▶ [What you need to do]: Transcribe the entries that follow, word for word.

## START Dataset

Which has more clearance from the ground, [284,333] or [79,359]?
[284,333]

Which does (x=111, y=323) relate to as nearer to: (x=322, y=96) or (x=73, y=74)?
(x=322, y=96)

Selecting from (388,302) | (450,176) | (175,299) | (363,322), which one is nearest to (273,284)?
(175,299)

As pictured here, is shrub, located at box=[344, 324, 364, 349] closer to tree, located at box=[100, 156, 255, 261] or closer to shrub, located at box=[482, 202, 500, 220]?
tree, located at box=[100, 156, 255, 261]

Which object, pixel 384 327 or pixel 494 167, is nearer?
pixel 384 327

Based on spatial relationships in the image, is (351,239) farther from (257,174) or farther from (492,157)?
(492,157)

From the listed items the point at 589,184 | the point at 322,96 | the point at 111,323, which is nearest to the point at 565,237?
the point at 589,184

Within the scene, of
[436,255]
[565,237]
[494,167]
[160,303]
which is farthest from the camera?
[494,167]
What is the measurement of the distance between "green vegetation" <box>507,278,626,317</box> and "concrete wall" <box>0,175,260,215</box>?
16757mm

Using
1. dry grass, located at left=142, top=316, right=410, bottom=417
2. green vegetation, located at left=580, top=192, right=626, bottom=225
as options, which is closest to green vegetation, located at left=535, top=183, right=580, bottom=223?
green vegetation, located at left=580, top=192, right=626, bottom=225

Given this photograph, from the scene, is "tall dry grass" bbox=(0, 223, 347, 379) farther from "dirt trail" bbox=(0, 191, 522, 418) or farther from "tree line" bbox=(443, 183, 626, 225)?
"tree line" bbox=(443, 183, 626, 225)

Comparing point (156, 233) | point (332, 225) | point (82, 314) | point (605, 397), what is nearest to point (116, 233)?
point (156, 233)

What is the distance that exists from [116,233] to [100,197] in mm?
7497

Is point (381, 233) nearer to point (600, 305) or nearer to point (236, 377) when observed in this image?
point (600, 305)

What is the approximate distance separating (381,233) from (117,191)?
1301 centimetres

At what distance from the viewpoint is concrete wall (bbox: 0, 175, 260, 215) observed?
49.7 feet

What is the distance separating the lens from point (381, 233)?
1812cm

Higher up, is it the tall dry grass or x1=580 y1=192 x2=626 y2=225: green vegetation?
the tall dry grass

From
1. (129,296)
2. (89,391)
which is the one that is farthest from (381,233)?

## END Dataset

▶ [Response]:
Which has more clearance from the ground, [284,333] or [79,359]?
[284,333]

Which does (x=111, y=323) relate to as nearer to: (x=322, y=96) or (x=73, y=74)?
(x=322, y=96)

Selecting from (388,302) | (450,176) | (175,299) | (363,322), which one is nearest to (273,284)?
(175,299)

As pictured here, is shrub, located at box=[344, 324, 364, 349] closer to tree, located at box=[100, 156, 255, 261] or closer to shrub, located at box=[482, 202, 500, 220]?
tree, located at box=[100, 156, 255, 261]

Which object, pixel 384 327 or pixel 494 167, is nearer?
pixel 384 327

Based on spatial relationships in the image, is (351,239) farther from (257,174) or farther from (492,157)?
(492,157)

From the listed items the point at 589,184 | the point at 322,96 | the point at 111,323, which is nearest to the point at 565,237?
the point at 589,184

Within the scene, of
[436,255]
[565,237]
[494,167]
[160,303]
which is farthest from the camera?
[494,167]
What is the measurement of the distance between "green vegetation" <box>507,278,626,317</box> and "concrete wall" <box>0,175,260,215</box>?
16757mm

Using
1. dry grass, located at left=142, top=316, right=410, bottom=417
2. green vegetation, located at left=580, top=192, right=626, bottom=225
as options, which is closest to green vegetation, located at left=535, top=183, right=580, bottom=223?
green vegetation, located at left=580, top=192, right=626, bottom=225

Given this photograph, from the scene, is "tall dry grass" bbox=(0, 223, 347, 379) farther from "dirt trail" bbox=(0, 191, 522, 418) or farther from "tree line" bbox=(443, 183, 626, 225)?
"tree line" bbox=(443, 183, 626, 225)

Comparing point (156, 233) | point (332, 225) | point (82, 314) | point (605, 397), what is nearest to point (116, 233)?
point (156, 233)

What is the distance that exists from [116,233] to [100,197] in mm?
7497

Is point (381, 233) nearer to point (600, 305) or nearer to point (236, 377) when observed in this image?
point (600, 305)

What is the approximate distance separating (381,233) from (117,191)?
1301 centimetres

At what distance from the viewpoint is concrete wall (bbox: 0, 175, 260, 215) observed?
49.7 feet

What is the distance separating the lens from point (381, 233)?
1812cm

Higher up, is it the tall dry grass or x1=580 y1=192 x2=626 y2=225: green vegetation?
the tall dry grass

From
1. (129,296)
2. (89,391)
which is the one that is farthest from (381,233)?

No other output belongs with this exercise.